(Short web captions)

_____

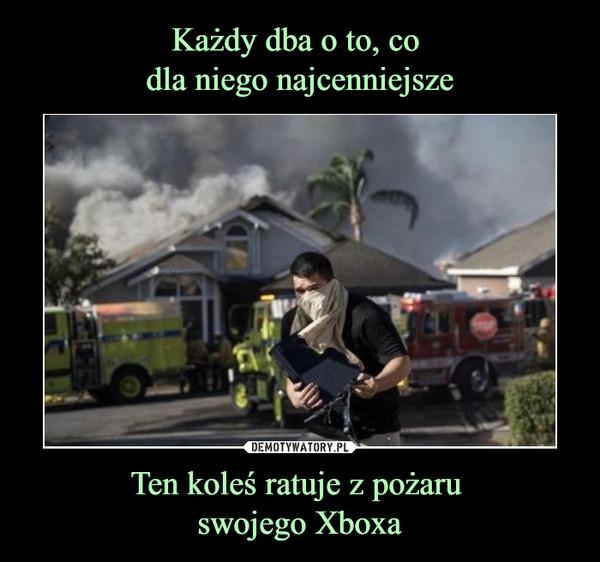Ten koleś ratuje z pożaru swojego Xboxa –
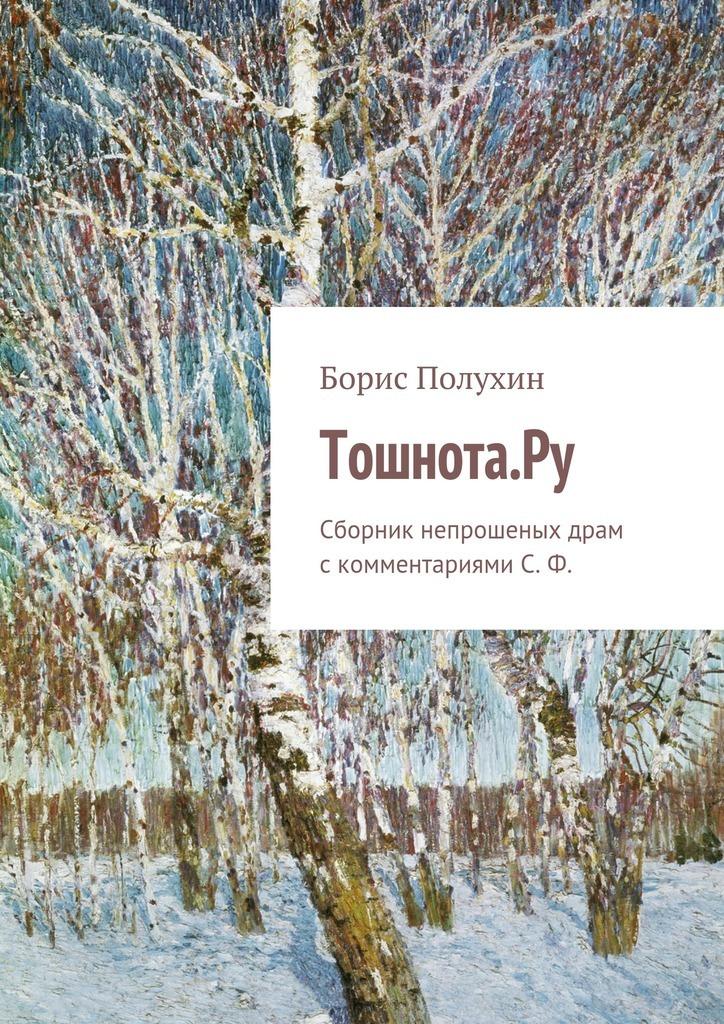 Борис Полухин - Тошнота.Ру. Сборник непрошеных драм с комментариями С. Ф.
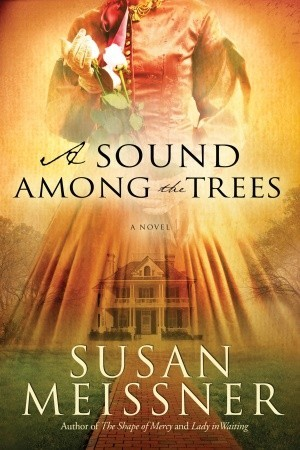 [PDF] [EPUB] A Sound Among the Trees Download by Susan Meissner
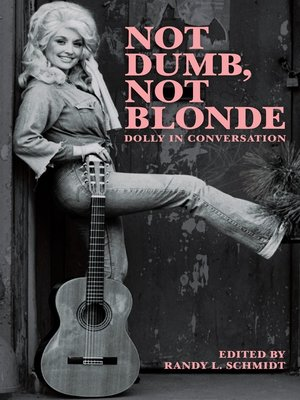 cover image of Not Dumb, Not Blonde: Dolly In Conversation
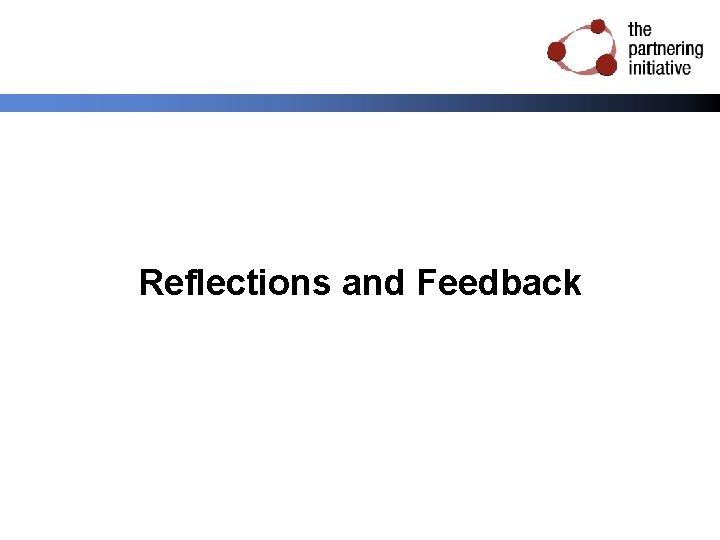 Reflections and Feedback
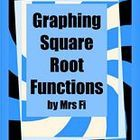 Graphing Square Root Functions The learning objectives for this lesson are the following:  1- The student will understand how to graph square root functions,  2-The student will ...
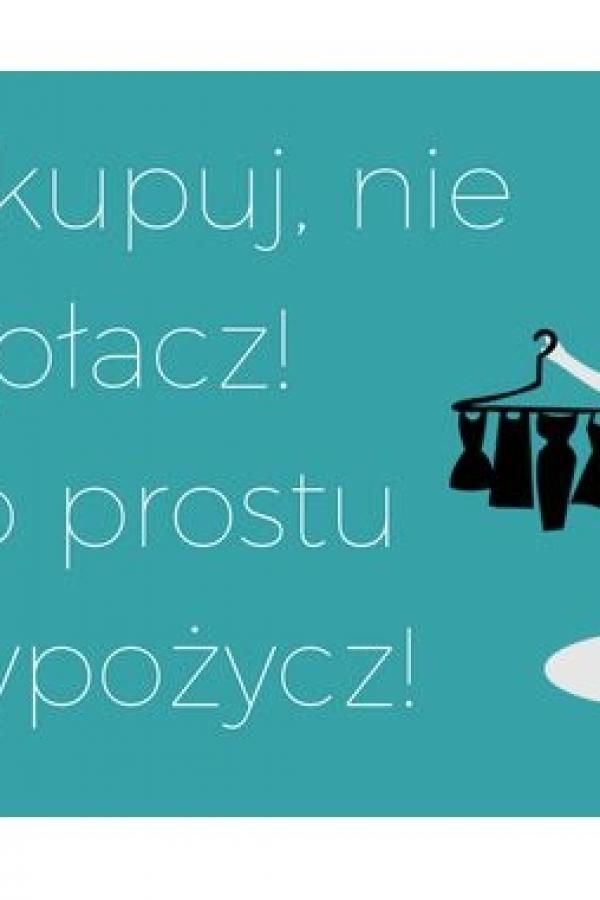 Nie kupuj, nie płacz(nie przepłacaj), po prostu wypożycz!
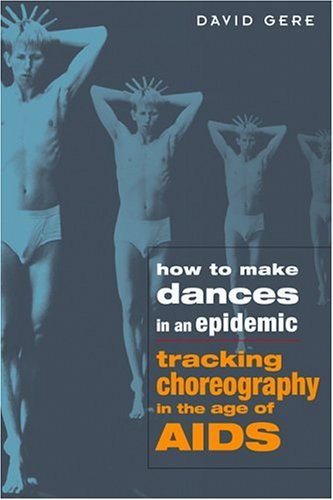 How to Make Dances in an Epidemic Tracking Choreography in the Age of AIDS  2004 edition cover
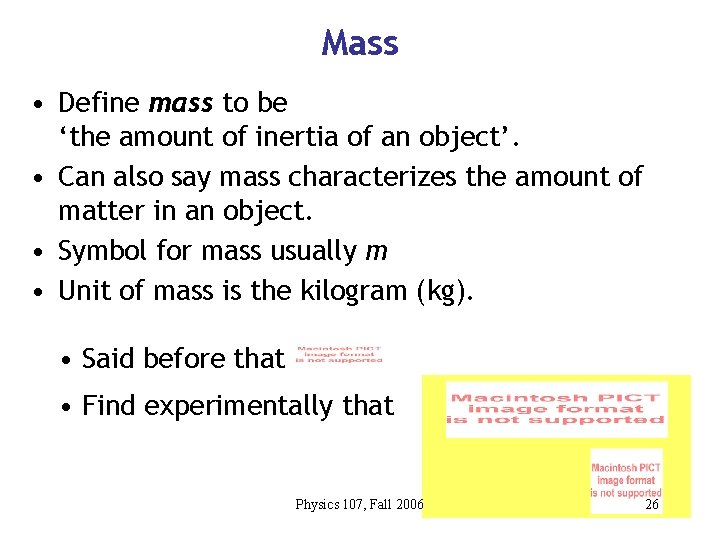 Mass • Define mass to be 'the amount of inertia of an object'. •
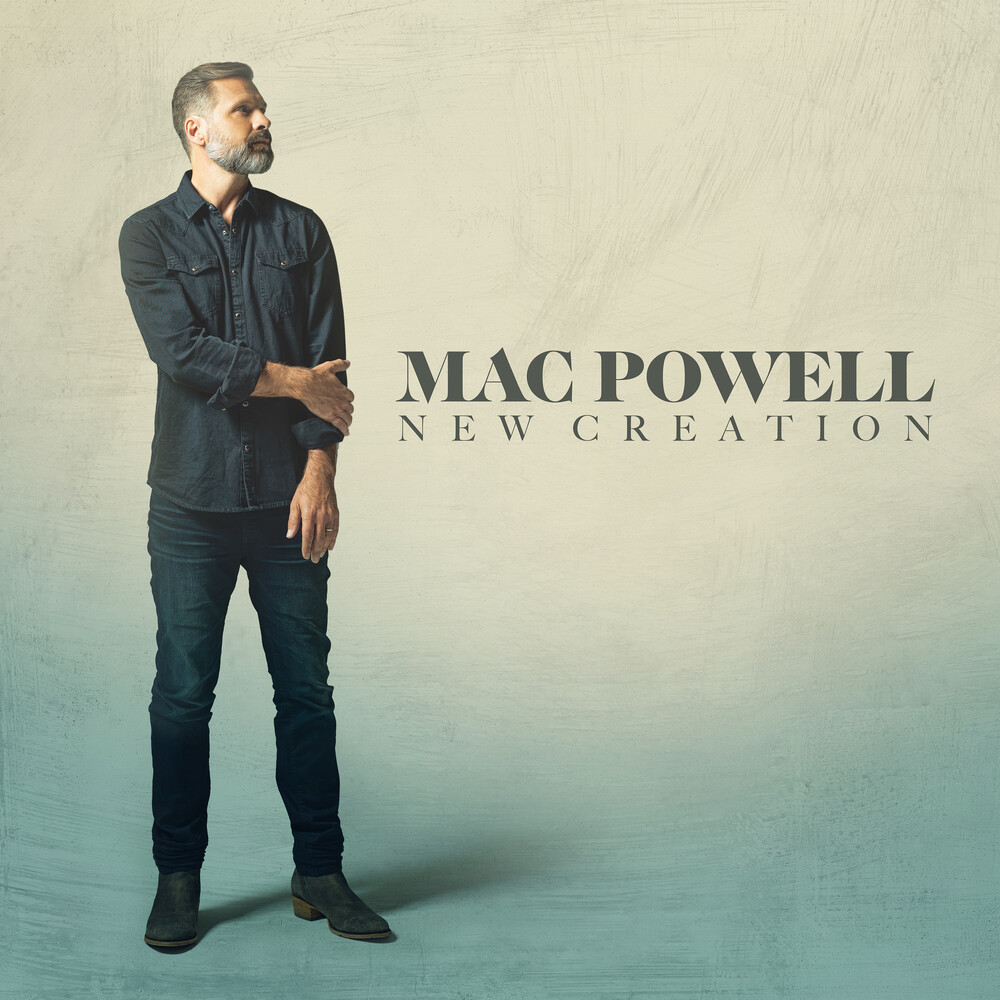 Powell, Mac - New Creation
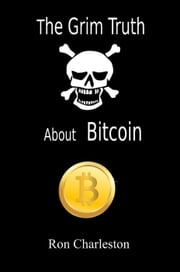 The Grim Truth About Bitcoin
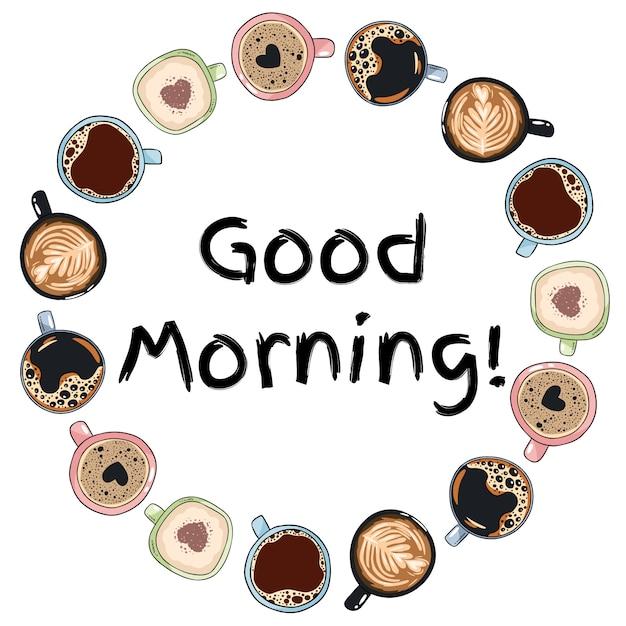 Buongiorno. corona decorativa di tazze e tazze da caffè. ornamento disegnato a mano del fumetto Vettore Premium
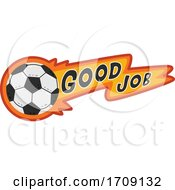 Poster, Art Print Of Good Job Banner And Soccer Ball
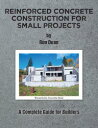 Reinforced Concrete Construction for Small Projects: A Complete Guide Builders Ron Dean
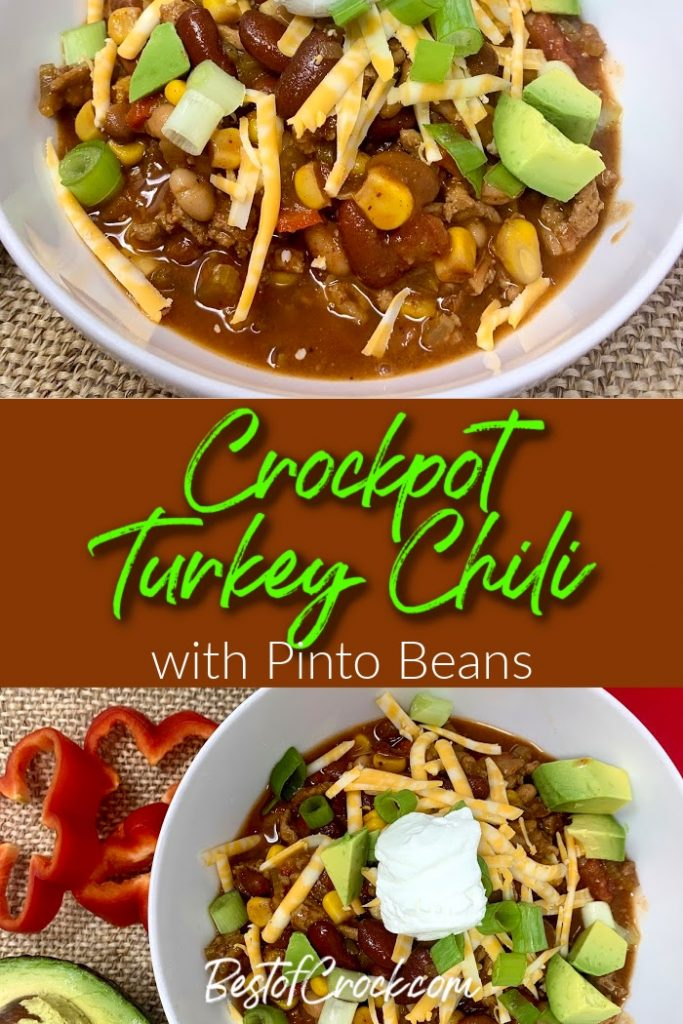 Crockpot turkey chili with pinto beans is an easy and healthy slow cooker dinner!  Save time in the kitchen and add this crockpot dinner recipe to your meal planning. Healthy Crockpot Turkey Chili | Crockpot Recipes with Turkey | Ground Turkey Recipes Slow Cooker | Slow Cooker Chili Recipe | Crockpot Dinner Recipes #crockpot #chili
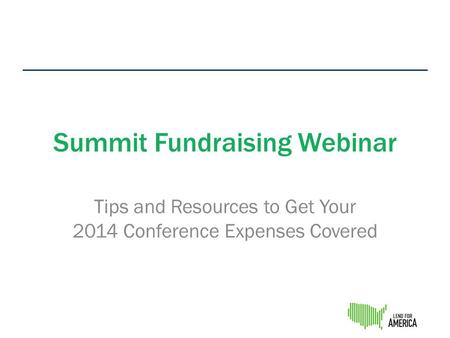 Summit Fundraising Webinar Tips and Resources to Get Your 2014 Conference Expenses Covered.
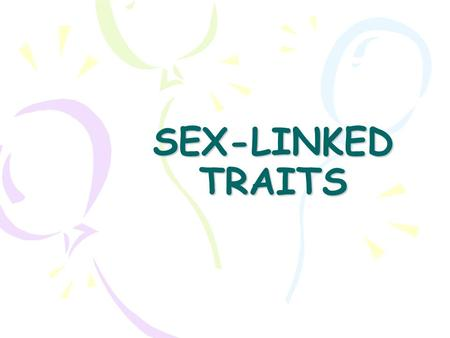 SEX-LINKED TRAITS Genetic Counseling Sometimes it's a good idea to know the odds.... Especially when dealing with sex-linked traits.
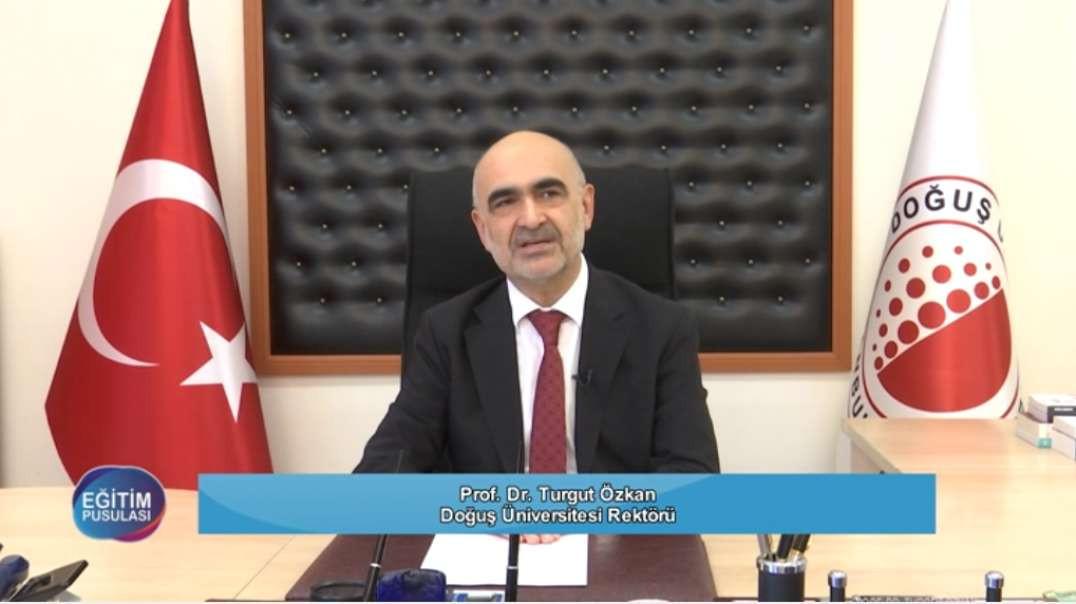 Doğuş Üniversitesi Rektörü - Turgut Özkan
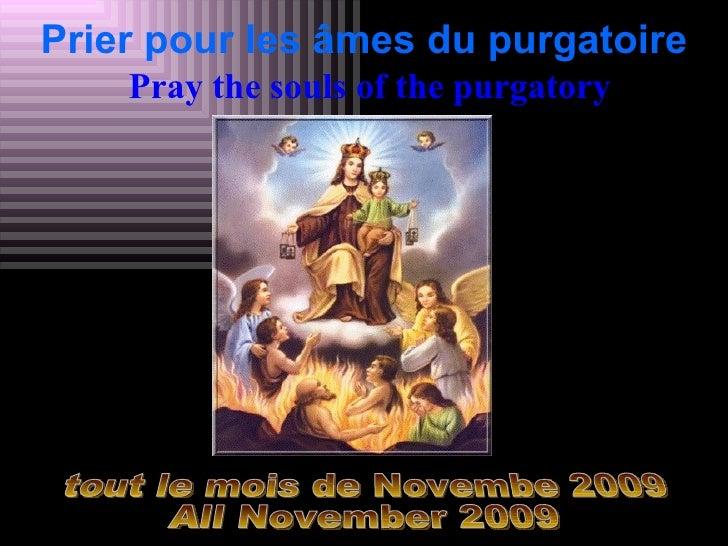 Prier pour les âmes du purgatoire   Pray  the souls of the purgatory tout le mois de Novembe 2009 All November 2009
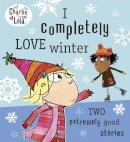 Child, Lauren - Charlie and Lola: I Completely Love Winter - 9780718199173 - V9780718199173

_____

Copy only the lines above from the one containing "cover image of" through the one containing "Doğuş Üniversitesi Rektörü - Turgut Özkan", both included. Leave out the pictures.

# Task response:
 cover image of Not Dumb, Not Blonde: Dolly In Conversation
 Reflections and Feedback
 Graphing Square Root Functions The learning objectives for this lesson are the following:  1- The student will understand how to graph square root functions,  2-The student will ...
 Nie kupuj, nie płacz(nie przepłacaj), po prostu wypożycz!
 How to Make Dances in an Epidemic Tracking Choreography in the Age of AIDS  2004 edition cover
 Mass • Define mass to be 'the amount of inertia of an object'. •
 Powell, Mac - New Creation
 The Grim Truth About Bitcoin
 Buongiorno. corona decorativa di tazze e tazze da caffè. ornamento disegnato a mano del fumetto Vettore Premium
 Poster, Art Print Of Good Job Banner And Soccer Ball
 Reinforced Concrete Construction for Small Projects: A Complete Guide Builders Ron Dean
 Crockpot turkey chili with pinto beans is an easy and healthy slow cooker dinner!  Save time in the kitchen and add this crockpot dinner recipe to your meal planning. Healthy Crockpot Turkey Chili | Crockpot Recipes with Turkey | Ground Turkey Recipes Slow Cooker | Slow Cooker Chili Recipe | Crockpot Dinner Recipes #crockpot #chili
 Summit Fundraising Webinar Tips and Resources to Get Your 2014 Conference Expenses Covered.
 SEX-LINKED TRAITS Genetic Counseling Sometimes it's a good idea to know the odds.... Especially when dealing with sex-linked traits.
 Doğuş Üniversitesi Rektörü - Turgut Özkan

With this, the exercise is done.